## Task
Down to the last line below, repeat the entries word for word and drop the pictures.

(Source texts of formatted documents)
Content starts

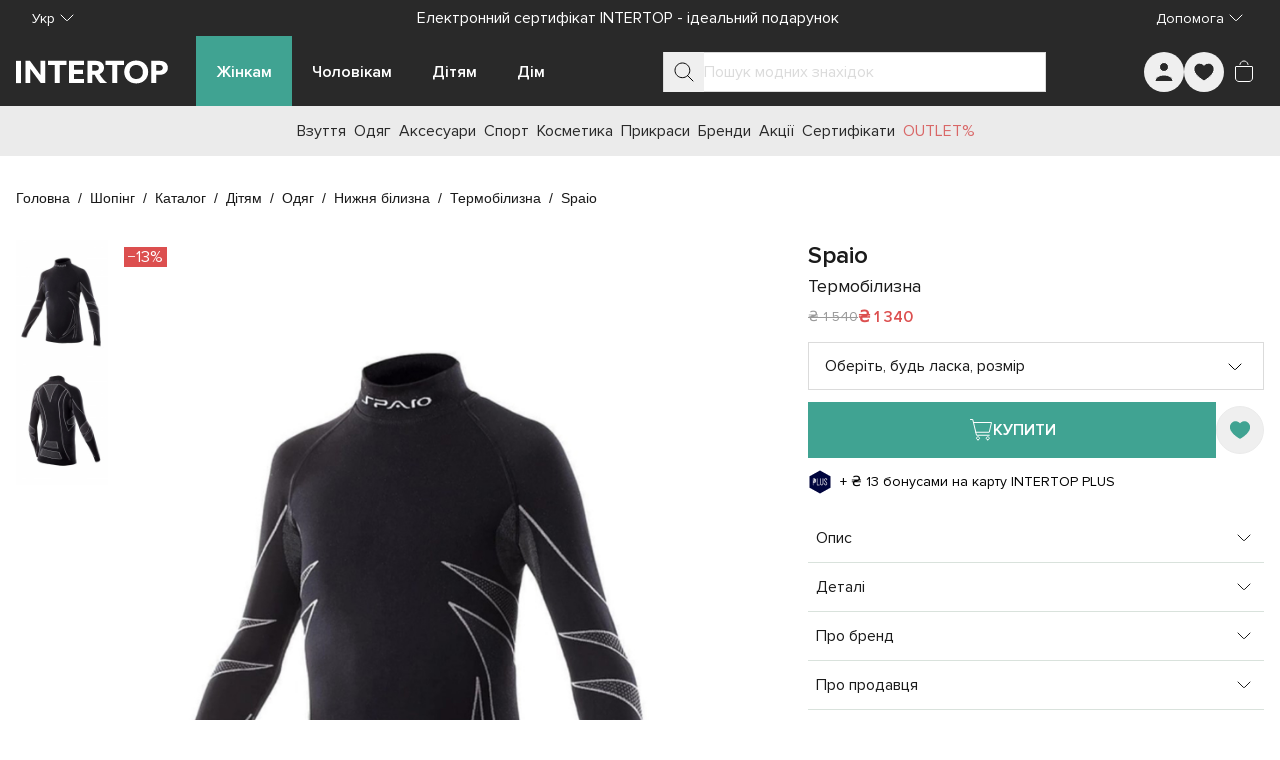

--- FILE ---
content_type: text/javascript; charset=utf-8
request_url: https://intertop.ua/_nuxt/DSoEkr3L.js
body_size: 224
content:
import{a5 as k,a4 as v,a6 as w,u as x,f as S,aZ as C,db as A,dc as O}from"./entry.D1LQ2BNv.js";let i;const j=()=>{const{languages:u,ldSchema:a,domain:p}=k(),{public:{mediaCdnUrl:g}}=v(),s=w(),{locale:c}=x(),o=S(),d=C(),m=A().$i18n,y=()=>m.locales.value.find(n=>n.code===c.value)?.language,l=e=>e??s({name:o.name,params:o.params},c.value,!0),f=e=>u.map(n=>{const{params:r,name:t,query:b}=e?d.resolve(e):o;return{rel:"alternate",hreflang:n,href:s({name:t,params:r,query:b},n,!0)}}),h=()=>({"@type":"Organization",name:a.organization,sameAs:a.sameAs,url:p,logo:`${g}/local/templates/intertop/images/logo/logo.png"`});return({meta:e,og:n,ldSchema:r,sanitizedUrl:t})=>{i?.dispose(),i=O({title:e?.title??"",meta:[...e?.description?[{name:"description",content:e.description}]:[],{name:"keywords",content:e?.keywords??""},...e&&Object.keys(e).length?[{name:"robots",content:`${e.noIndex?"noindex":"index"}, ${e.noFollow?"nofollow":"follow"}`}]:[],...n&&Object.keys(n).length?[{property:"og:title",content:n.title},{property:"og:locale",content:y()},{property:"og:description",content:n.description},{property:"og:type",content:"website"},{property:"og:image",content:n.img},{property:"og:url",content:n.url??l(t)}]:[]],link:[{rel:"canonical",href:e?.canonical??l(t)},...f(t)],script:[{tagPosition:"bodyClose",type:"application/ld+json",innerHTML:JSON.stringify({"@context":"https://schema.org","@graph":[h(),...r??[]]})}]})}};export{j as u};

Content ends

## Exercise output
--- FILE ---
content_type: text/javascript; charset=utf-8
request_url: https://intertop.ua/_nuxt/DSoEkr3L.js
body_size: 224
content:
import{a5 as k,a4 as v,a6 as w,u as x,f as S,aZ as C,db as A,dc as O}from"./entry.D1LQ2BNv.js";let i;const j=()=>{const{languages:u,ldSchema:a,domain:p}=k(),{public:{mediaCdnUrl:g}}=v(),s=w(),{locale:c}=x(),o=S(),d=C(),m=A().$i18n,y=()=>m.locales.value.find(n=>n.code===c.value)?.language,l=e=>e??s({name:o.name,params:o.params},c.value,!0),f=e=>u.map(n=>{const{params:r,name:t,query:b}=e?d.resolve(e):o;return{rel:"alternate",hreflang:n,href:s({name:t,params:r,query:b},n,!0)}}),h=()=>({"@type":"Organization",name:a.organization,sameAs:a.sameAs,url:p,logo:`${g}/local/templates/intertop/images/logo/logo.png"`});return({meta:e,og:n,ldSchema:r,sanitizedUrl:t})=>{i?.dispose(),i=O({title:e?.title??"",meta:[...e?.description?[{name:"description",content:e.description}]:[],{name:"keywords",content:e?.keywords??""},...e&&Object.keys(e).length?[{name:"robots",content:`${e.noIndex?"noindex":"index"}, ${e.noFollow?"nofollow":"follow"}`}]:[],...n&&Object.keys(n).length?[{property:"og:title",content:n.title},{property:"og:locale",content:y()},{property:"og:description",content:n.description},{property:"og:type",content:"website"},{property:"og:image",content:n.img},{property:"og:url",content:n.url??l(t)}]:[]],link:[{rel:"canonical",href:e?.canonical??l(t)},...f(t)],script:[{tagPosition:"bodyClose",type:"application/ld+json",innerHTML:JSON.stringify({"@context":"https://schema.org","@graph":[h(),...r??[]]})}]})}};export{j as u};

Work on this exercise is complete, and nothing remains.